**Testo del documento:**
* * *
Google vs. Uber, storia da film. Cosa c’entra con le elezioni 2018

Si è aperto a San Francisco un processo tra titani che farà storia, quello di Google contro Uber, accusata di sottrazione di segreto industriale, richiesto un miliardo di dollari di risarcimento.

Il pomo della discordia è costituito da 14mila file relativi a 8 segreti industriali sullo sviluppo dell’auto autonoma Waymo (Google) da parte di un certo Levandosky, il solito studente prodigio, prima ingegnere a Google sullo sviluppo driverless car, poi dimessosi per fondare una propria startup focalizzata sullo sviluppo di tecnologia di guida autonoma per mezzi pesanti, i ‘truck’, chiamata Otto, acquisita dopo qualche tempo proprio da Uber.

In sintesi, l’accusa da parte di Google si basa, per quanto ne sappiamo adesso, su una ricostruzione dei fatti abbastanza verosimile, si vedrà nel proseguio del processo quali prove dibattimentali saranno portate: il giovane e affamato Levandosky, originariamente d’accordo con Travis Kalanick (fondatore ed ex Ceo di Uber) mentre lavora in Waymo salva per suo uso e consumo circa 14 mila file riguardanti il progetto driverless car e poi si dimette. Chiude la porta Google ed apre la sua startup, Otto: iniziativa strategica e di comodo, secondo questa ricostruzione, che permette intanto di cominciare a ripulire i brevetti e progetti sottratti e fare talent acquisition. Infatti in breve arriva Uber e l’acquisisce, come da copione.
* * *
**Richiesta scritta A:** Per ciascuna affermazione indica se concorda con l'articolo su Google e Uber, rispondendo sì o no e citando esattamente le parole del testo che lo stabiliscono: (i) il processo si è aperto a San Francisco; (ii) la startup Otto sviluppava la guida autonoma per auto private; (iii) il risarcimento richiesto è di un miliardo di dollari.

**Elenco:**
* * *
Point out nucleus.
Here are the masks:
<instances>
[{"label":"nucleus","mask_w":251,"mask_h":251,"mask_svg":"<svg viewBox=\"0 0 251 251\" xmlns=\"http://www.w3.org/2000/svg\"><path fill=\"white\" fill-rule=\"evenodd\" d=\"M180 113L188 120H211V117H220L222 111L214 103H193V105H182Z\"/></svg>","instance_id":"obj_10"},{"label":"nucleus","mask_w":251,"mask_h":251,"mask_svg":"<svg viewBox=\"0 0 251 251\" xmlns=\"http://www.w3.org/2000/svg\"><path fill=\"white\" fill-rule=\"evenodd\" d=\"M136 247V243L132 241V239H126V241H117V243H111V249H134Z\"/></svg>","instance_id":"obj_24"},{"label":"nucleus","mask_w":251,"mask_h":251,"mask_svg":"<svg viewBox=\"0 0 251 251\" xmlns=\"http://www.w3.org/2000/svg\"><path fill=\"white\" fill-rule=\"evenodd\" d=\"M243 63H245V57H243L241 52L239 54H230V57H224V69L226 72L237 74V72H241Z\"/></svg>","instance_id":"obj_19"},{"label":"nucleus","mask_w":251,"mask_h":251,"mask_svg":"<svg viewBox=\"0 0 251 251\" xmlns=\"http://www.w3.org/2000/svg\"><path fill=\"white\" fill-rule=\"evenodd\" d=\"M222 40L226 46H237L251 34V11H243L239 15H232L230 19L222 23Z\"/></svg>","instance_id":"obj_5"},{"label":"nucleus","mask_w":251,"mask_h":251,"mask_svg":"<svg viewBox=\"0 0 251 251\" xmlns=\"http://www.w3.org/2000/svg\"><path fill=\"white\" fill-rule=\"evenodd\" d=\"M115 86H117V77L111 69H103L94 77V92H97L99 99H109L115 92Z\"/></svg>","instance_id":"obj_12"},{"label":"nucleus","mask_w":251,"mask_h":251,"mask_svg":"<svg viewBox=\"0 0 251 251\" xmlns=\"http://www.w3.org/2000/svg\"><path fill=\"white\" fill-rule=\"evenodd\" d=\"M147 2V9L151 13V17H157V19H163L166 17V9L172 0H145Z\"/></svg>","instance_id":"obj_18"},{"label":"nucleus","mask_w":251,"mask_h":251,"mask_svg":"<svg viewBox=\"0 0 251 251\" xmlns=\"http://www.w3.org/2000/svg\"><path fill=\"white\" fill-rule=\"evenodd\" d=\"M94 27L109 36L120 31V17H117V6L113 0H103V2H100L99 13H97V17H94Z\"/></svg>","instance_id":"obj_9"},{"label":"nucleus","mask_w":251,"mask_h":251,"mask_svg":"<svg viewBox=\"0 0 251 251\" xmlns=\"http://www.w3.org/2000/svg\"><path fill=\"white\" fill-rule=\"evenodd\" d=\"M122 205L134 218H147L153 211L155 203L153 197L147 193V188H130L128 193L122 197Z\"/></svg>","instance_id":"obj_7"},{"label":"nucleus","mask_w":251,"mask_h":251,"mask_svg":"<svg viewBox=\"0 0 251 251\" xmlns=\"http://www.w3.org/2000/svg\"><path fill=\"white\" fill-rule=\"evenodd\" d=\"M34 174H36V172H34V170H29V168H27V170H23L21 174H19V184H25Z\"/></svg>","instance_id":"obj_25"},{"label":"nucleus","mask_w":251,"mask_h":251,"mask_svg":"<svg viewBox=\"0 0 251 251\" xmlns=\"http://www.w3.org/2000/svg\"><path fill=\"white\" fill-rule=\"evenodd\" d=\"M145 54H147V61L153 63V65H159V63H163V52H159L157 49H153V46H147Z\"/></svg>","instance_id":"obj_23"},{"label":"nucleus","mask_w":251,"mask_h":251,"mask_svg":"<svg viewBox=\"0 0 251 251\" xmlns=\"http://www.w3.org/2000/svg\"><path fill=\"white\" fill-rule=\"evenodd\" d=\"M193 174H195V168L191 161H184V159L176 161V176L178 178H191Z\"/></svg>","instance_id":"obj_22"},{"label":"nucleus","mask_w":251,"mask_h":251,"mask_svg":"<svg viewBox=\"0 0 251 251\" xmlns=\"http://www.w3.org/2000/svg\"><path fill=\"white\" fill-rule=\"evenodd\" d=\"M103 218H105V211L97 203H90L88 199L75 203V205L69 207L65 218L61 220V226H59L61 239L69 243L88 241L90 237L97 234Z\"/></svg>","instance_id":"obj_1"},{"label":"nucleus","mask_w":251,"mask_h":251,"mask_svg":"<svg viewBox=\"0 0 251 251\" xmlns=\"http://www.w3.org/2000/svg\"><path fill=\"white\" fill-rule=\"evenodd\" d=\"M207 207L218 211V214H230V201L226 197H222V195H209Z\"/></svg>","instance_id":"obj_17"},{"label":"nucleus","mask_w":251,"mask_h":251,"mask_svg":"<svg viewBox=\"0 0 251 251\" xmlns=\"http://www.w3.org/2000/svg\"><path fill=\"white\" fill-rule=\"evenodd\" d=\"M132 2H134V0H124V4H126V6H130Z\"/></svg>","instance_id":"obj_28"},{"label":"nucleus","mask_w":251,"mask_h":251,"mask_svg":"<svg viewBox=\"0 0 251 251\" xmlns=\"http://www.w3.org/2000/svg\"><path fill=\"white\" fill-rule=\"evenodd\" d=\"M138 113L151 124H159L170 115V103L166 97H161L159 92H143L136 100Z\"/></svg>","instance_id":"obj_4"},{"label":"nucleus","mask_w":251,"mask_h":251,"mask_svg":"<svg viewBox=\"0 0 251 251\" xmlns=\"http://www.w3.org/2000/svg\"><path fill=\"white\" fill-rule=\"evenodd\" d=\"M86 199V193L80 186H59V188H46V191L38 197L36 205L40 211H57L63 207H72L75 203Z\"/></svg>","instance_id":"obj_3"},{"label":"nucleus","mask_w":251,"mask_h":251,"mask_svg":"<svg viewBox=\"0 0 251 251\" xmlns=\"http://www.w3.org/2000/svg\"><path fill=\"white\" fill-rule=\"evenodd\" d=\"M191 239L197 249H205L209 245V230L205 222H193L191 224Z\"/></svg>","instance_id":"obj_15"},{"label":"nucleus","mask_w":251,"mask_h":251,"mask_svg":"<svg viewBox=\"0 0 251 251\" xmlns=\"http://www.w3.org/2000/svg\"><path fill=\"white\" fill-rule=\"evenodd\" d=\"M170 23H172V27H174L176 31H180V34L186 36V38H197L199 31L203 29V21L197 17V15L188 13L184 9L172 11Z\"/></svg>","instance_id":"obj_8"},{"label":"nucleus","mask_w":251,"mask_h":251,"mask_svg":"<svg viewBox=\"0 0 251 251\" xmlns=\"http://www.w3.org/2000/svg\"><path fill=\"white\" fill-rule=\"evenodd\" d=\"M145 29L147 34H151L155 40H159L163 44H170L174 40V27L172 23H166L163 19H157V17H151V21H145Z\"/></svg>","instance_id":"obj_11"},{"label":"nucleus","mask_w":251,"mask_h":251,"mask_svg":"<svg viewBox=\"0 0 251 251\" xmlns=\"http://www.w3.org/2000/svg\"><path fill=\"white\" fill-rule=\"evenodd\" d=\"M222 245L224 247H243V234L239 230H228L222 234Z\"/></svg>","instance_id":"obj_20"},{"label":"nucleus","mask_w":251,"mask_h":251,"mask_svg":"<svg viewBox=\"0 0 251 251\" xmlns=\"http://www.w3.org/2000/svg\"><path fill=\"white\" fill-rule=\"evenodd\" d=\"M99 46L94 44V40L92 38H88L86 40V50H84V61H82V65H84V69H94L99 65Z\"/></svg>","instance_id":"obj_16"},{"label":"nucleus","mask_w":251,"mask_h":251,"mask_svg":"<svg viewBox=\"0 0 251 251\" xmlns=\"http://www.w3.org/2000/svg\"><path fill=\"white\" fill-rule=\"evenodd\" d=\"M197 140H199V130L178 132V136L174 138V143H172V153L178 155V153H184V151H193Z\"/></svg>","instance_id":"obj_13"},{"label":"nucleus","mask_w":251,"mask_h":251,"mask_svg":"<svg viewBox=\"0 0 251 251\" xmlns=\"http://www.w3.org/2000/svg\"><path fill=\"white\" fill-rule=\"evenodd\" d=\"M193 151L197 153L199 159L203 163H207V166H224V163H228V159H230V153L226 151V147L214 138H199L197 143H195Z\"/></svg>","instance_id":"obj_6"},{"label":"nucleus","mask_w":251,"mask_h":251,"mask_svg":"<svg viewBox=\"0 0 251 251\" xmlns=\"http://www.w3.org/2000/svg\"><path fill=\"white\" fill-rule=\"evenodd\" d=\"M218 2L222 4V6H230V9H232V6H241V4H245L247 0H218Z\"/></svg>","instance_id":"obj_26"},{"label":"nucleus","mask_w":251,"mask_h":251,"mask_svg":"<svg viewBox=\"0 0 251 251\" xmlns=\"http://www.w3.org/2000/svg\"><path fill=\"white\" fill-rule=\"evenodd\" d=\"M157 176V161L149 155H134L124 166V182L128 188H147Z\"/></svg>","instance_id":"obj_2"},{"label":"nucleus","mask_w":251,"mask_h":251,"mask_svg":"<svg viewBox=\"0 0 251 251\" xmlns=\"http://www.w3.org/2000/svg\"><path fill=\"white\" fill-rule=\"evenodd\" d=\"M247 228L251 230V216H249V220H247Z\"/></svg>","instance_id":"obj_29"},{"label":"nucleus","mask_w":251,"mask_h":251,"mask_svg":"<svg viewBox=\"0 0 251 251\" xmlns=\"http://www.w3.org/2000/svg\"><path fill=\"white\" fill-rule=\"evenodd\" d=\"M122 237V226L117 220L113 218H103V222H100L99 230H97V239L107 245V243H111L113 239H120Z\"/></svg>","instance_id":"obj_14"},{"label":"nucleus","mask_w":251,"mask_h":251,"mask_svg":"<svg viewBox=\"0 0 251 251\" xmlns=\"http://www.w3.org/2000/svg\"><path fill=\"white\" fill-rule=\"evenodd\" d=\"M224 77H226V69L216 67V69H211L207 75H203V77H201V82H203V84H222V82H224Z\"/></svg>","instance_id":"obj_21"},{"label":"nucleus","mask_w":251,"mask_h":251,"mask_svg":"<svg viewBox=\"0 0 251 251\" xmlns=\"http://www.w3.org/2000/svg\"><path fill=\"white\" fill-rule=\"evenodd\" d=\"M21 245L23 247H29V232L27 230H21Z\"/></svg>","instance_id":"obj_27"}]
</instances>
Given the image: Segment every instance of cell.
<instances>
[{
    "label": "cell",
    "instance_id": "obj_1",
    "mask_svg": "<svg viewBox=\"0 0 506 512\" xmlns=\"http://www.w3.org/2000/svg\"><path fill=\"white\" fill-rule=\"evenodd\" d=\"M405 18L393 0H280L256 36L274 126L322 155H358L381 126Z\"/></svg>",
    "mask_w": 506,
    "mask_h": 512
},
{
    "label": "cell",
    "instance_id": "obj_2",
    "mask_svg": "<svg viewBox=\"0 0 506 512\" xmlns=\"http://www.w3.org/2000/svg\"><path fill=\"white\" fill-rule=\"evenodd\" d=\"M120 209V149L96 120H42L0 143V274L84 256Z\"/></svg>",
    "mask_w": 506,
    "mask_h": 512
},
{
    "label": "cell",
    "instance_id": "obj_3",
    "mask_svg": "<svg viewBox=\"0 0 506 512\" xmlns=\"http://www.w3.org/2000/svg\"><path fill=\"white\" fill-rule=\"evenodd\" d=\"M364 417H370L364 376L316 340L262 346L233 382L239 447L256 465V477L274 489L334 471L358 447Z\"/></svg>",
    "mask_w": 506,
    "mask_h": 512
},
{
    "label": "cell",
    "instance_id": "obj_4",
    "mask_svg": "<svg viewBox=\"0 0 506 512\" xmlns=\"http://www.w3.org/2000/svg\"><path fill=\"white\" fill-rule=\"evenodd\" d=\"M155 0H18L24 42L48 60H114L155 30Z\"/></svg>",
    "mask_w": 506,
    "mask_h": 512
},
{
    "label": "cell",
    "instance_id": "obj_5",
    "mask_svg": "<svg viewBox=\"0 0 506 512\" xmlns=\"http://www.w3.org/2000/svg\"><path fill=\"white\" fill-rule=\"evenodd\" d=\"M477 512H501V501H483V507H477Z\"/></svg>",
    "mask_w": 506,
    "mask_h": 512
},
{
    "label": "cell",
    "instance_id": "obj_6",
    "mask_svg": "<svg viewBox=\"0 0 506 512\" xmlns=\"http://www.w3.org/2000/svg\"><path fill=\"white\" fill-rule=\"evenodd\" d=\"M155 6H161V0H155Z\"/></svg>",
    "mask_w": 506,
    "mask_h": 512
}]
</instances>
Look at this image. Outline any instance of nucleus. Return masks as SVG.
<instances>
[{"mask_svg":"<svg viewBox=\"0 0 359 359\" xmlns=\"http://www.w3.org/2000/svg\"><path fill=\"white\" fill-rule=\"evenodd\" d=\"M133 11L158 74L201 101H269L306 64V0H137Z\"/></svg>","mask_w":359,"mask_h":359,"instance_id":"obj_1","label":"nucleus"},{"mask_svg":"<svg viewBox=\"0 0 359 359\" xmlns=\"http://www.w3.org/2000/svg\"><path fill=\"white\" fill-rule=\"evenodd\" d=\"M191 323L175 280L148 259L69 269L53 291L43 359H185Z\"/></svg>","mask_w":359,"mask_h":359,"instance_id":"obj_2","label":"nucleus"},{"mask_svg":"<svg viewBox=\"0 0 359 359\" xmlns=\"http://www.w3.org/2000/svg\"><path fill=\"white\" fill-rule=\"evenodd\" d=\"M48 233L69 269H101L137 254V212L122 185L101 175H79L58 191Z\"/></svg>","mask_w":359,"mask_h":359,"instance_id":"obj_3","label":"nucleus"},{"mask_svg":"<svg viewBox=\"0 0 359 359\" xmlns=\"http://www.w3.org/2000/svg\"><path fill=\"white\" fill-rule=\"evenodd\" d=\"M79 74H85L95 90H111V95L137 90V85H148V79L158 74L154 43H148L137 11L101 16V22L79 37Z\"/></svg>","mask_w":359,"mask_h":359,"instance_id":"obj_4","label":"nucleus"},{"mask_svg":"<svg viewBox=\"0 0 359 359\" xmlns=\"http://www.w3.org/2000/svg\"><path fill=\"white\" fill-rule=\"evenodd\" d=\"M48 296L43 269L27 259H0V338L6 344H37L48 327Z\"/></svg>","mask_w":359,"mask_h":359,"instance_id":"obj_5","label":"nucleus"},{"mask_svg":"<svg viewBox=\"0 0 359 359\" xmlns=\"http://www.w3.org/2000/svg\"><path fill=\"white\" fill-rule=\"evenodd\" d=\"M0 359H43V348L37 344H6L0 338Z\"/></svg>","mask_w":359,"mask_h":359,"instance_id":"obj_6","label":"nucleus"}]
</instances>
* * *
**Richiesta scritta B:** Copia ogni riga dei record che contiene la stringa "masks". Maiuscole e minuscole contano.

**Risposta scritta A:**
(i) Sì: "Si è aperto a San Francisco un processo tra titani".
(ii) No: "focalizzata sullo sviluppo di tecnologia di guida autonoma per mezzi pesanti, i ‘truck’".
(iii) Sì: "richiesto un miliardo di dollari di risarcimento".

**Risposta scritta B:**
Here are the masks:
Look at this image. Outline any instance of nucleus. Return masks as SVG.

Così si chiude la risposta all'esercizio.